→ STATED EXERCISE:
Could you continue the article below on SQL's ANY and ALL quantified comparison predicates, picking up after its last sentence?

→ TEXT EXTRACT:
○ ○ ○ ○ ○ ○ ○
Quantified Comparison Predicates – Some of SQL’s Rarest Species

A recent Tweet by Aaron Bertrand (whom you’ve certainly encountered on Stack Overflow) has triggered my interest

Indeed, few people I’ve met and who’ve visited my SQL masterclass have heard about the ANY and ALL quantifiers, which you can use in SQL, let alone used them on a regular basis (or ever used them at all).

What are these things?

The formal definition is rather simple. Let

R <comp op> <quantifier> S

… be a quantified comparison predicate where

  • R is a row
  • <comp op> is a comparison operator (like =, !=, etc.)
  • <quantifier> is ANY or ALL
  • S is a subquery

You can now write things like:

SELECT *
FROM author AS a
WHERE a.author_id = ANY (
  SELECT b.author_id
  FROM book AS b
)

The above reads relatively intuitively (depending on your understanding of “intuitive”):

I want all authors whose author_id is equal to “ANY” of the author_id values contained in book

In fact, the SQL standard defines the IN predicate as being just syntax sugar for the = ANY() quantified comparison predicate.

8.4 <in predicate>

Let RVC be the <row value predicand> and 
let IPV be the <in predicate value>.

...

The expression

  RVC IN IPV

is equivalent to

  RVC = ANY IPV

OK, so why even use these weird operators?

The interesting case for these operators is not where the comparison operator is an equality (“=”) or non-equality (“!=” or “”). The interesting case is where we’re comparing things with less-than or greater-than operators, such as:

SELECT *
FROM author AS a
WHERE a.age > ALL (
  SELECT c.age
  FROM customer AS c
)

Or, in plain English:

I want all authors whose age is greater than the age of all customers

That’s neat, isn’t it? Of course, there are (at least) two alternative ways of tackling the same query, namely:

Comparing only with the MAX()

SELECT *
FROM author AS a
WHERE a.age > (
  SELECT MAX(c.age)
  FROM customer AS c
)

This solution compares the author’s age only with the maximum customer age, which obviously yields the same result. Once we’ve found an author older than the oldest customer, then that author is older than ALL the customers.

Instead of using MAX(), we can use the following, semantically equivalent query:

Comparing only with the “first”

SELECT *
FROM author AS a
WHERE a.age > (
  SELECT c.age
  FROM customer AS c
  ORDER BY c.age DESC
  LIMIT 1
)

I’m using PostgreSQL syntax (LIMIT 1), although most databases have some way of returning only one row from a query (see the jOOQ manual for details). This is the same as using MAX(). Some databases recognise the fact that we’re only returning a single row, and they won’t sort the entire result set first in O(N log N), but yield the maximum value only in O(N), and only once for all authors, instead of once per author. Whether this optimisation is done in your database, I can’t say. You should measure this yourself, and check out execution plans.
○ ○ ○ ○ ○ ○ ○
→ GIVEN ENTRIES:

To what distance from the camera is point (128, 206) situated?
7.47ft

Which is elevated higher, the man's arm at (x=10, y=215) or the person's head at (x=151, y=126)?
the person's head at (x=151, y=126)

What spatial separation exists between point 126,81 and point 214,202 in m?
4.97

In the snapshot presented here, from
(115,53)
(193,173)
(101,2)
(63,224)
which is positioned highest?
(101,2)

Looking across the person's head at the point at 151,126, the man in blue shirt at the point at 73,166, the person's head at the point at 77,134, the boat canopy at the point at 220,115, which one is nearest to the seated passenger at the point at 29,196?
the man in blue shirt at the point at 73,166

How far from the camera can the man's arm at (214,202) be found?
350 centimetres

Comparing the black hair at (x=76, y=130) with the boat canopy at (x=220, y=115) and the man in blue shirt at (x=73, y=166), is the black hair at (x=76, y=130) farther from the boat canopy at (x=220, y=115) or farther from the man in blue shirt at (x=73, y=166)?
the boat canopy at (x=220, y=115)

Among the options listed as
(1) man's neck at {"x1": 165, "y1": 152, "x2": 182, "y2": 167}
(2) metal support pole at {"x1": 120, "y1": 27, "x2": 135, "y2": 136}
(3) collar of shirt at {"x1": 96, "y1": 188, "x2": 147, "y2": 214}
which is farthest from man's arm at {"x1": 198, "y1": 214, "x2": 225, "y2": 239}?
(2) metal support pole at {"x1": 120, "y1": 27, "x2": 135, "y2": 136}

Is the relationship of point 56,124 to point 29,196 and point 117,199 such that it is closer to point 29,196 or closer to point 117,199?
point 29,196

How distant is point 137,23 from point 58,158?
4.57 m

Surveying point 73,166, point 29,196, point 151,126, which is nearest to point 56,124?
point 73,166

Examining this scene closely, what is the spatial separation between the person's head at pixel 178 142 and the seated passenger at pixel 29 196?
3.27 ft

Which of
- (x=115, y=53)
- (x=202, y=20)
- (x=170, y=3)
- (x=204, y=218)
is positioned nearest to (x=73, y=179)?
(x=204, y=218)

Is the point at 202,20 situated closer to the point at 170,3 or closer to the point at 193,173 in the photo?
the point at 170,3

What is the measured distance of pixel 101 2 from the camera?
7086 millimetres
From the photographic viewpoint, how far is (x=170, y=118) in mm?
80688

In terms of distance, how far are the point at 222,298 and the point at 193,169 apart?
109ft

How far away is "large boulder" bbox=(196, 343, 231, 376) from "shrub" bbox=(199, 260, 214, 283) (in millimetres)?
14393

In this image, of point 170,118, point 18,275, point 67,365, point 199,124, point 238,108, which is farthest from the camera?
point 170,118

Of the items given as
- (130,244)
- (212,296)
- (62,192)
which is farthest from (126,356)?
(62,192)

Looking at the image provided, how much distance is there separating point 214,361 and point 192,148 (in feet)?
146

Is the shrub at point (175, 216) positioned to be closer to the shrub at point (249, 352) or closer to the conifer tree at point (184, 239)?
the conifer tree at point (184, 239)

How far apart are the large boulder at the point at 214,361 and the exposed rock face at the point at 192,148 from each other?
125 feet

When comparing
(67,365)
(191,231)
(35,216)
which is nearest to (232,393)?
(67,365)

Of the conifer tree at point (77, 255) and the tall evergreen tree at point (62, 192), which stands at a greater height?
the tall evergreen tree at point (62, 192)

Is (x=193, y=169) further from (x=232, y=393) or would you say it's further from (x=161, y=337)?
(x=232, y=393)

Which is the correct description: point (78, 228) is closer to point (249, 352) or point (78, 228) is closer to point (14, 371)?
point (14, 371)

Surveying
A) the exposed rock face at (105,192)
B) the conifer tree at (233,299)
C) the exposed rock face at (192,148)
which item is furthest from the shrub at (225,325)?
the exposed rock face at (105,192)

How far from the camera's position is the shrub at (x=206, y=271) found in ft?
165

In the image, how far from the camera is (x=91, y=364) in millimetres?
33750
○ ○ ○ ○ ○ ○ ○
→ EXERCISE RESULT:
So, again, why use quantifiers?

Aaron from the twitter conversation would advise against using this “unintuitive” syntax:

Perhaps. Ultimately, you should always choose performance first, and then – most certainly – intuitiveness second (because some poor soul might need to maintain your query). But personally, I find these quantifiers quite elegant for three reasons:

  1. They express the quantification right where it belongs. With the comparison operator. Compare this with the solution using LIMIT, which may be far away, visually, from the greater-than operator. Quantifiers are much more concise, even than when using MAX() (in my opinion)
  2. They’re very set oriented. I like thinking in terms of sets when I work with SQL. Whenever I can omit the ORDER BY clause, I will. If only to avoid potentially slow operations (in case the database doesn’t optimise this, and a full O(N log N) sort operation is invoked)
  3. Quantified comparison predicates work on rows too, not just on single values.

Check this out:

SELECT (c1.last_name, c1.first_name) >= ALL (
  SELECT c2.last_name, c2.first_name
  FROM customer AS c2
)
FROM customer AS c1
WHERE c1.id = 1

The above query will yield a single column containing a “TRUE” or “FALSE” value (e.g. in PostgreSQL, which supports this exact syntax). The idea is that we’re running a query for customer with id = 1 and we want to see if that customer’s (last_name, first_name) tuple is “after” all the other customers’. Or in plain English:

Am I at the end of the phone book?

Again, you could do this with LIMIT:

SELECT (c1.last_name, c1.first_name) >= (
  SELECT c2.last_name, c2.first_name
  FROM customer AS c2
  ORDER BY c2.last_name DESC, c2.first_name DESC
  LIMIT 1
)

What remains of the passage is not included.